Lacking code tags, but as I predicted #define SWITCH_PIN2 2

How is 2 ever going to equal LOW (aka zero)?

Read the pin

thanks

If you look at the button example which Arduino offer with the IDE you can see how you read the state of the pin easily.

const int buttonPin = 2;     // the number of the pushbutton pin
const int ledPin =  13;      // the number of the LED pin

// variables will change:
int buttonState = 0;         // variable for reading the pushbutton status

void setup() {
  // initialize the LED pin as an output:
  pinMode(ledPin, OUTPUT);
  // initialize the pushbutton pin as an input:
  pinMode(buttonPin, INPUT);
}

void loop() {
  // read the state of the pushbutton value:
  buttonState = digitalRead(buttonPin);

  // check if the pushbutton is pressed.
  // if it is, the buttonState is HIGH:
  if (buttonState == HIGH) {
    // turn LED on:
    digitalWrite(ledPin, HIGH);
  } else {
    // turn LED off:
    digitalWrite(ledPin, LOW);
  }
}

KawasakiZx10r: If you look at the button example which Arduino offer with the IDE you can see how you read the state of the pin easily.

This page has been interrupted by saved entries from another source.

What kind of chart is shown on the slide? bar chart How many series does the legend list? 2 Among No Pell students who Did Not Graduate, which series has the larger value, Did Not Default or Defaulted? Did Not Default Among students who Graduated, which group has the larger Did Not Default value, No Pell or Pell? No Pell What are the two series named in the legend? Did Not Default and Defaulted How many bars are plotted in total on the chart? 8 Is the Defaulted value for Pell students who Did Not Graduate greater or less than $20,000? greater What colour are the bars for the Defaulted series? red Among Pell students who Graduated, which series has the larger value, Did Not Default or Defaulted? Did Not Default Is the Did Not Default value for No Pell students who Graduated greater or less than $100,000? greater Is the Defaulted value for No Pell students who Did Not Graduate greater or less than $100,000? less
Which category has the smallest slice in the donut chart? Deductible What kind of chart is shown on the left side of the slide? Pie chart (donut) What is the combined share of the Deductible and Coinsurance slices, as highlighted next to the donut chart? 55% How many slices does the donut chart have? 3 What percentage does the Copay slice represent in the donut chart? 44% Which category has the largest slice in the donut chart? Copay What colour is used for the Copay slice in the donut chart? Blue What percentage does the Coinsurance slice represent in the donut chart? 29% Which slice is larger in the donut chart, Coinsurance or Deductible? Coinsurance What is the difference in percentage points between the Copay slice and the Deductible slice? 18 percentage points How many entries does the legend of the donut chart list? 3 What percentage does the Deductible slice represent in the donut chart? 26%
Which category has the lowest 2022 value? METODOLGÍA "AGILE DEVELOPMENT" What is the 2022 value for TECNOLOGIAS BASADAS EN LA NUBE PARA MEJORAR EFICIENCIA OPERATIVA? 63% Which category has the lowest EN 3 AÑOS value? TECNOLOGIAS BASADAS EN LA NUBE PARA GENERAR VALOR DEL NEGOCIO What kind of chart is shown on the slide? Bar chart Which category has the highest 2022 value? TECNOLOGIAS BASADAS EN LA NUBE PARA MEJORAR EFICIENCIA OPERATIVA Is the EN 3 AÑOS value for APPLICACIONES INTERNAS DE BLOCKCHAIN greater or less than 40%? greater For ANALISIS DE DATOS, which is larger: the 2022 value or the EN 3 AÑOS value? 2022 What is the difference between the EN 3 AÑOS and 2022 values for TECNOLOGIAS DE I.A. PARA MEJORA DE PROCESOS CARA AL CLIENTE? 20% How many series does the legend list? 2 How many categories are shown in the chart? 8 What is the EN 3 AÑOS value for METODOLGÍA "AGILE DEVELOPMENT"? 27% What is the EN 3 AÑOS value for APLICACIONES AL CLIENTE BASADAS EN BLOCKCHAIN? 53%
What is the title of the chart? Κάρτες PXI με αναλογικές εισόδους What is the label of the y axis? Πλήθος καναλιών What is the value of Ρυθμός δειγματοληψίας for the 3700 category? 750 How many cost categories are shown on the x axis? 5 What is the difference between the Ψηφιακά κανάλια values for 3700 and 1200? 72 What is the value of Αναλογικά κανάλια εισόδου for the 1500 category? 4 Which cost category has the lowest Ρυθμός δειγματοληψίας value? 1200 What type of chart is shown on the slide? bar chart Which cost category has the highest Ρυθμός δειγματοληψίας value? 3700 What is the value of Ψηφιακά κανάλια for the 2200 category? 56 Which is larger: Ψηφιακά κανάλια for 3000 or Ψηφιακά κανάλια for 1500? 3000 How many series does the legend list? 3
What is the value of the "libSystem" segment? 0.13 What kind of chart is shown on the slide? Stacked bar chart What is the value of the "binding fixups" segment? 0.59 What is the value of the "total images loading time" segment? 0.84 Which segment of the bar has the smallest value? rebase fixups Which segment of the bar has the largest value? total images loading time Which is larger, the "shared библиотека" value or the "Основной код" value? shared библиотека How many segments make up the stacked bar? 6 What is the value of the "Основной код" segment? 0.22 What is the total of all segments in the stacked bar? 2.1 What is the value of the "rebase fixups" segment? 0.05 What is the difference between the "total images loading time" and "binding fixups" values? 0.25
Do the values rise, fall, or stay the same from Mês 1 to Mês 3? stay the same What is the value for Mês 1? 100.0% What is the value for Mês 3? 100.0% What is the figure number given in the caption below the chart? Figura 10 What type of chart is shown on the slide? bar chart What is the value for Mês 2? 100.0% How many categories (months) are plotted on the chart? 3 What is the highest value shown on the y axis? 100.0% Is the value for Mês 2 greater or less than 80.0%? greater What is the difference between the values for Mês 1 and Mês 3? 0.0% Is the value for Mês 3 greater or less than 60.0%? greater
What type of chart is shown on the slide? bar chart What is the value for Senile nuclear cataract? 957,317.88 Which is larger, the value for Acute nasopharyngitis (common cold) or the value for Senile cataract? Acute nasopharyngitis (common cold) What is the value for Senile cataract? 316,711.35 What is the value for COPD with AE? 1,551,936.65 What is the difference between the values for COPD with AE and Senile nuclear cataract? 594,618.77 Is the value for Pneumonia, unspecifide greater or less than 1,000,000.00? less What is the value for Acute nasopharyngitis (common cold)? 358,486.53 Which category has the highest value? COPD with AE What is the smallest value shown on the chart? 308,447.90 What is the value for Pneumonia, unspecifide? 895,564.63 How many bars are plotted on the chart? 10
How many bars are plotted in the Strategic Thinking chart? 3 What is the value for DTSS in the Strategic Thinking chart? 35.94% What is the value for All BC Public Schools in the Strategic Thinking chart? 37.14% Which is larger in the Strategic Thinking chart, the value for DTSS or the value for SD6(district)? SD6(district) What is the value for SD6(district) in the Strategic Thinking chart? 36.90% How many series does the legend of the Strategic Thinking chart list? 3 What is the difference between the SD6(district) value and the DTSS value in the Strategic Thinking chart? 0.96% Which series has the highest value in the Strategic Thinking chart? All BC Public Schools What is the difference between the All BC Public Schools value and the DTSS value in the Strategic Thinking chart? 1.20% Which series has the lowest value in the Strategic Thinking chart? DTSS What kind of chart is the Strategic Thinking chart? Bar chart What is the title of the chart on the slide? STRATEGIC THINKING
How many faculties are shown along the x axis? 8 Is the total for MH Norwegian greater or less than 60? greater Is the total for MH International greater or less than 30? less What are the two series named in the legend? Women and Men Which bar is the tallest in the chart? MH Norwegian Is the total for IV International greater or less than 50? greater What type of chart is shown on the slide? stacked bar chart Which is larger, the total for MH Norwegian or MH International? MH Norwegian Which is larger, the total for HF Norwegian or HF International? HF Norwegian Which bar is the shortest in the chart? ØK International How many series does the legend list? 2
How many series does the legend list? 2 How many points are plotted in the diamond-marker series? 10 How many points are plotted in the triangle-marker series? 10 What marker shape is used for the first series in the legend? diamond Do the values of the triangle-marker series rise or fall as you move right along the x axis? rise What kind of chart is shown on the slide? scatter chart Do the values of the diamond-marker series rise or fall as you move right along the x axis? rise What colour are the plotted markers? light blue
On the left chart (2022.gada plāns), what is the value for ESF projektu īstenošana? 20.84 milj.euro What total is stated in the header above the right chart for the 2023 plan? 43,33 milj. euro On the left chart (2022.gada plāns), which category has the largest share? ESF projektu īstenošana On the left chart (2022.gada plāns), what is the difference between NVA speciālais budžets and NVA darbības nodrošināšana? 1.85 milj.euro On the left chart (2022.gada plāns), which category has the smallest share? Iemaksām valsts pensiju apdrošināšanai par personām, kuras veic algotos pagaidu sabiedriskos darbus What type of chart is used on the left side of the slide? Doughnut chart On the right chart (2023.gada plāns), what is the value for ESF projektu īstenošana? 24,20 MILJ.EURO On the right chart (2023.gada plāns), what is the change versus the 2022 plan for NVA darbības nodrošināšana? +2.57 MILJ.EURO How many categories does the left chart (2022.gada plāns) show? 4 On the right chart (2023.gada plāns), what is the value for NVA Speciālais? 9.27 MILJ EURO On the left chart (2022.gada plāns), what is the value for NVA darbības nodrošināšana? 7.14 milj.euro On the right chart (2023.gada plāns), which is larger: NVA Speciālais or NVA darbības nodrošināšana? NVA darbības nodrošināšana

You could also question why buttonState has global scope, and why buttonPin and ledPin need sixteen signed bits.

Or even why the loop function isn't simply writtendigitalWrite(ledPin, digitalRead(buttonPin));

It is written that way because it is an example that is intended to be extended. The one-line version is closed off to further experiments.

MorganS: It is written that way because it is an example that is intended to be extended. The one-line version is closed off to further experiments.